------ EXERCISE INPUTS

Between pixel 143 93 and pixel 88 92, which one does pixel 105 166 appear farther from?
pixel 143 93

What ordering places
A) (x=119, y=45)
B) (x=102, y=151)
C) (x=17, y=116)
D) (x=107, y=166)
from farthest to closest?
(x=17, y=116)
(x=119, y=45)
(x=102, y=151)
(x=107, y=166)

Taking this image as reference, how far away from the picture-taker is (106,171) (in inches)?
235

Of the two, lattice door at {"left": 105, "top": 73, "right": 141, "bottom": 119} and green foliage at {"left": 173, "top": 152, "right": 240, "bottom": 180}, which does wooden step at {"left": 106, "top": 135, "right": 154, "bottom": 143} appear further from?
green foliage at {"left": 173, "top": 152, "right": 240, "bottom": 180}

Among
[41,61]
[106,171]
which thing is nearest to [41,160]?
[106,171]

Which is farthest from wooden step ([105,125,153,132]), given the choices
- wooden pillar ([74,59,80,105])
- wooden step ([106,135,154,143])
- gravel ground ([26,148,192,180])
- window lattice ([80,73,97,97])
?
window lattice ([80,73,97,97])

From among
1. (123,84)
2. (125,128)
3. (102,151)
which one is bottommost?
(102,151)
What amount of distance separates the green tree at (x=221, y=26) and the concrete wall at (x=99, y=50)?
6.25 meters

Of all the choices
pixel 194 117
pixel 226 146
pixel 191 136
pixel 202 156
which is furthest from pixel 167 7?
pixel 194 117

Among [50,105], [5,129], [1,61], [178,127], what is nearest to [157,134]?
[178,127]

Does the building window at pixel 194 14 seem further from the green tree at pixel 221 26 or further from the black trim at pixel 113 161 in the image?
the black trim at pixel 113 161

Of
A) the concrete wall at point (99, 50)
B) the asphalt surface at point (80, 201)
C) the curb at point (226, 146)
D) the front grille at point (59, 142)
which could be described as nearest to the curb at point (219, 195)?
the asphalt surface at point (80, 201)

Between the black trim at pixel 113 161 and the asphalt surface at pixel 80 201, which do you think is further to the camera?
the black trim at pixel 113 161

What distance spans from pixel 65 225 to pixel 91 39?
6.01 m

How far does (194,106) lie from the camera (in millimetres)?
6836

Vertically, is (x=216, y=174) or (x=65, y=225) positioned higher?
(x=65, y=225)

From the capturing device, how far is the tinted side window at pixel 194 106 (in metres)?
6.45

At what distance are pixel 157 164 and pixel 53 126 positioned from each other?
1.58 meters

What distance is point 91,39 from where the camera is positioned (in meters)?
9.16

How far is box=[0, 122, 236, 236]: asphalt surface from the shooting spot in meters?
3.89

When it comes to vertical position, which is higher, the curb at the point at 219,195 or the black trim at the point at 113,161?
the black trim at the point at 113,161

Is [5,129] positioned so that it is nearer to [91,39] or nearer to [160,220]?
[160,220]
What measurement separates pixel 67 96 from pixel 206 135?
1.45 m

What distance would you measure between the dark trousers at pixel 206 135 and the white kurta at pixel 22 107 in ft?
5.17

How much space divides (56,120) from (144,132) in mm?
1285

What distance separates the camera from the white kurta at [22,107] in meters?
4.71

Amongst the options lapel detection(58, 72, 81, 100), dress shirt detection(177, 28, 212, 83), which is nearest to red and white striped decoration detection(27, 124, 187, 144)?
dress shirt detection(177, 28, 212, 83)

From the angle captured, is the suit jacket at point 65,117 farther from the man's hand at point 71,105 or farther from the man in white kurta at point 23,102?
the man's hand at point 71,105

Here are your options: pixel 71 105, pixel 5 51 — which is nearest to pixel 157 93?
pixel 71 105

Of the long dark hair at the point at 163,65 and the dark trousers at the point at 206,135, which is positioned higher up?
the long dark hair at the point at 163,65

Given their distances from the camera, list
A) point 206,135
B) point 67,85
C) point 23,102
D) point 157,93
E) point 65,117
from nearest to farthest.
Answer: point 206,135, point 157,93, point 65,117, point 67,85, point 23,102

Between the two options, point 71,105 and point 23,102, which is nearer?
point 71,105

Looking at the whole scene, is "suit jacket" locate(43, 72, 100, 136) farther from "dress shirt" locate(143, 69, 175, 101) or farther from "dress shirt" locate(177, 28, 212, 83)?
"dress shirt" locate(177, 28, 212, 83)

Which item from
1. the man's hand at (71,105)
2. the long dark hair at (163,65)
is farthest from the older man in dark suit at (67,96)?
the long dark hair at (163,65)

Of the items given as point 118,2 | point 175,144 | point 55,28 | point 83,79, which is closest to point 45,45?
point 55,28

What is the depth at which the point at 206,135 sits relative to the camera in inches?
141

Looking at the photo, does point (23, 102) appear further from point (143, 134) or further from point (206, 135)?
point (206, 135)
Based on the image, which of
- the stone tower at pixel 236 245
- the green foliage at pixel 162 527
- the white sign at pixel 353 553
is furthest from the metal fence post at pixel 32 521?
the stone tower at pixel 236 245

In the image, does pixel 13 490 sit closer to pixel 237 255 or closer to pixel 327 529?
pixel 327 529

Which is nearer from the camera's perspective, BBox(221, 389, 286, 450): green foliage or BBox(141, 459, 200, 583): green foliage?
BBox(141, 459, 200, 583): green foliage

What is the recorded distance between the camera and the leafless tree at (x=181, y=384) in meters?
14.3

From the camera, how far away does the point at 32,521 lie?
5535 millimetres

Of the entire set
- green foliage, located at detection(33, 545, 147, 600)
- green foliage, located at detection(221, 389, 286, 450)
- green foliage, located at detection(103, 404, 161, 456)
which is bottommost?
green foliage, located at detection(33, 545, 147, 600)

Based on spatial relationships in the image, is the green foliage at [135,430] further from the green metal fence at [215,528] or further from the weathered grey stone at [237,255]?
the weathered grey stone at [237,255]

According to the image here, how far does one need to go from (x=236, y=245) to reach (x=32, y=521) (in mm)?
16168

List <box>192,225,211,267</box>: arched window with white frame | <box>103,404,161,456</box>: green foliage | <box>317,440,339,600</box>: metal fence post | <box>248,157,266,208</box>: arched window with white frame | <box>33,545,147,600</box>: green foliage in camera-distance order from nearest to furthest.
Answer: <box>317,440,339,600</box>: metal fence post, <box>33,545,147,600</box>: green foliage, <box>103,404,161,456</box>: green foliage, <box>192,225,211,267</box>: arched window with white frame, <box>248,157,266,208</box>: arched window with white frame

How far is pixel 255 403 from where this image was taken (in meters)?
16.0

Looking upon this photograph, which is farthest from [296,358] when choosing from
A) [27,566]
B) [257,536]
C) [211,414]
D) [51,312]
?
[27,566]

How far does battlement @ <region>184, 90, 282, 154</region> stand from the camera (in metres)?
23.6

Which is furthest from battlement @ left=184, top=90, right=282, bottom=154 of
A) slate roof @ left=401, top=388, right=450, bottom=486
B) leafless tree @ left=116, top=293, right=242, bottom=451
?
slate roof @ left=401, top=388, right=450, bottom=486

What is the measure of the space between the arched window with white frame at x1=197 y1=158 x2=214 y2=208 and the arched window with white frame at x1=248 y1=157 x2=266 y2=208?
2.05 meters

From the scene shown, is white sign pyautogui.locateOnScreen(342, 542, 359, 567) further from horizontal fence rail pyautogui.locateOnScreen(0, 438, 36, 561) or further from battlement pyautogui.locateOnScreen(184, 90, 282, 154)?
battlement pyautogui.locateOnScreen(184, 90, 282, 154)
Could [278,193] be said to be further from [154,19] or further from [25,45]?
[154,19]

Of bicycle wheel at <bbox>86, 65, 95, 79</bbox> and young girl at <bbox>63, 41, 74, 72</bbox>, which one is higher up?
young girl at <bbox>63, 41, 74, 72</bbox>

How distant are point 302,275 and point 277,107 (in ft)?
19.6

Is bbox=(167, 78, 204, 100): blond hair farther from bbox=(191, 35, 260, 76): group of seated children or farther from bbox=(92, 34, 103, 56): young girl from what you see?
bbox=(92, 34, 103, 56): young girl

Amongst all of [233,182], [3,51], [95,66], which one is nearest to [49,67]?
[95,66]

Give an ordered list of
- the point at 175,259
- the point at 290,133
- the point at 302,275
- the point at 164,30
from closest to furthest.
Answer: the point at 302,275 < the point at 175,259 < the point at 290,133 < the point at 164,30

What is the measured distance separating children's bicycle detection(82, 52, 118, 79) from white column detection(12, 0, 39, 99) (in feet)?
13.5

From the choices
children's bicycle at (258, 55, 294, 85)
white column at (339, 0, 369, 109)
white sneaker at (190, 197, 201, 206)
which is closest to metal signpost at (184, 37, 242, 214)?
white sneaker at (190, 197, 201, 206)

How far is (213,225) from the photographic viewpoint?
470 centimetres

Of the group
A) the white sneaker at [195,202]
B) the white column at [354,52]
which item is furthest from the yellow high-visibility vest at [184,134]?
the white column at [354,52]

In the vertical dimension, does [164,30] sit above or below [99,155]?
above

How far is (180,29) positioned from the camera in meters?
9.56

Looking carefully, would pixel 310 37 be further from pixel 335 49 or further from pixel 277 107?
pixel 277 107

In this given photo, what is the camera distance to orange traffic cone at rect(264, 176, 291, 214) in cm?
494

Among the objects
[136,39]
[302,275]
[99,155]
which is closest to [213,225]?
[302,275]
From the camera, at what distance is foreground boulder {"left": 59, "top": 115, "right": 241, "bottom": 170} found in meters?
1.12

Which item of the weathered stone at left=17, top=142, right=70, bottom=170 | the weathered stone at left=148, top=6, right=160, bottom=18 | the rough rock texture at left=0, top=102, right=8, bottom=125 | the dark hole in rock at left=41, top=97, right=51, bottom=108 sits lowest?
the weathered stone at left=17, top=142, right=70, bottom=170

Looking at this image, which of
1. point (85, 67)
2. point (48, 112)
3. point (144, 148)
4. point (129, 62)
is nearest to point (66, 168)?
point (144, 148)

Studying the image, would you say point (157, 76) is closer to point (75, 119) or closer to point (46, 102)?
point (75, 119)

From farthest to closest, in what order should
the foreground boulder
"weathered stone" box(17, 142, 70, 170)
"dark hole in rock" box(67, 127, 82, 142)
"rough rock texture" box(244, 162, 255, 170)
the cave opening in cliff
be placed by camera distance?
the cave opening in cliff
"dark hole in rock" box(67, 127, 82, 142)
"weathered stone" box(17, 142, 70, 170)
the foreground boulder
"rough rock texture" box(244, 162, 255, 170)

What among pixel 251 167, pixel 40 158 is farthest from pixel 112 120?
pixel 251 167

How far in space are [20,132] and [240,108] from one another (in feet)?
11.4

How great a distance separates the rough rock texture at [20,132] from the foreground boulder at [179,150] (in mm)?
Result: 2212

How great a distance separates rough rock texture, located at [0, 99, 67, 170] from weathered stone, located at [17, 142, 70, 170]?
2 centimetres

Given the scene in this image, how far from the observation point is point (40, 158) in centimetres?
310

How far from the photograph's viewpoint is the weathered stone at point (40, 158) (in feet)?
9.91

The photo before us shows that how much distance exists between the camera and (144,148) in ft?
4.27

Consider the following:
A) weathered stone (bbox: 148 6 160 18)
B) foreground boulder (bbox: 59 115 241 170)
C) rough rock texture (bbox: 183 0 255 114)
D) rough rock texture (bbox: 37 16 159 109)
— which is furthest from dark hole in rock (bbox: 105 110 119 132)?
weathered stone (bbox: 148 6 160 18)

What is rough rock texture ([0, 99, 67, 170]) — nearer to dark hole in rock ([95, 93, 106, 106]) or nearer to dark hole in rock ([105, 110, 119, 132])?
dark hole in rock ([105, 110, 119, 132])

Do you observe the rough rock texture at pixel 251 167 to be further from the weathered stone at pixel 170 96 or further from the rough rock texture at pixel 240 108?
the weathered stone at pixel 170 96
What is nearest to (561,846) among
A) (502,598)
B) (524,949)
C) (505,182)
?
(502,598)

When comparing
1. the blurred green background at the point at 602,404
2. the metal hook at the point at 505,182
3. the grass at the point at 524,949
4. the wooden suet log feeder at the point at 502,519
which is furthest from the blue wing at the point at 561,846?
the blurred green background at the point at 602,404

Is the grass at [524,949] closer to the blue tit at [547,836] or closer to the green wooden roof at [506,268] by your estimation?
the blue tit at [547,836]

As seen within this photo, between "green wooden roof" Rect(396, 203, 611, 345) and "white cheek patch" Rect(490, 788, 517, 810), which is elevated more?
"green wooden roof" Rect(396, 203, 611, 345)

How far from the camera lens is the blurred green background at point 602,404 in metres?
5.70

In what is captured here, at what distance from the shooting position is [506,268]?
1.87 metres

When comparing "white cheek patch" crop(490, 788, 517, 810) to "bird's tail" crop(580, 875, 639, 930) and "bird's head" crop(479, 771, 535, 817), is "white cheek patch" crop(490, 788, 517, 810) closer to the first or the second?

------------

▶ **AIM**:
Give again the lines from the line holding "Is the grass" through the close of the listing, both included, exactly as written and with nothing else.

▶ **SOLUTION TO THIS PROBLEM**:
Is the grass at [524,949] closer to the blue tit at [547,836] or closer to the green wooden roof at [506,268] by your estimation?
the blue tit at [547,836]

As seen within this photo, between "green wooden roof" Rect(396, 203, 611, 345) and "white cheek patch" Rect(490, 788, 517, 810), which is elevated more?
"green wooden roof" Rect(396, 203, 611, 345)

How far from the camera lens is the blurred green background at point 602,404 in metres?
5.70

In what is captured here, at what distance from the shooting position is [506,268]?
1.87 metres

When comparing "white cheek patch" crop(490, 788, 517, 810) to "bird's tail" crop(580, 875, 639, 930) and "bird's head" crop(479, 771, 535, 817), is "white cheek patch" crop(490, 788, 517, 810) closer to the first or the second?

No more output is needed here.